■ What is required
Convert every line of the records below into a JSON list of strings, with one string per line and no entries for blank lines.

■ Supplied material
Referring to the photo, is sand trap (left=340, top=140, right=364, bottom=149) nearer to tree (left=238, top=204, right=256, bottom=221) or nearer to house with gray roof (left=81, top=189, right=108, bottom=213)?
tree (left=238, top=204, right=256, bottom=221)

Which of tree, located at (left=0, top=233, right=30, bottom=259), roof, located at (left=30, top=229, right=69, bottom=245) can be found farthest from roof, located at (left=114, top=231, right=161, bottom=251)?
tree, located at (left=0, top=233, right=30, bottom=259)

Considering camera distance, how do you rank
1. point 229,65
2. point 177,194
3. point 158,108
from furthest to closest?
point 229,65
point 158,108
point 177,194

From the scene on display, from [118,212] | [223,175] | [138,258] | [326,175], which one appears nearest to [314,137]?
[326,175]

■ Correct output
[
  "Referring to the photo, is sand trap (left=340, top=140, right=364, bottom=149) nearer to tree (left=238, top=204, right=256, bottom=221) or nearer to house with gray roof (left=81, top=189, right=108, bottom=213)?",
  "tree (left=238, top=204, right=256, bottom=221)",
  "Which of tree, located at (left=0, top=233, right=30, bottom=259), roof, located at (left=30, top=229, right=69, bottom=245) can be found farthest from roof, located at (left=114, top=231, right=161, bottom=251)?",
  "tree, located at (left=0, top=233, right=30, bottom=259)",
  "Considering camera distance, how do you rank",
  "1. point 229,65",
  "2. point 177,194",
  "3. point 158,108",
  "from furthest to closest?",
  "point 229,65",
  "point 158,108",
  "point 177,194",
  "From the scene on display, from [118,212] | [223,175] | [138,258] | [326,175], which one appears nearest to [314,137]?",
  "[326,175]"
]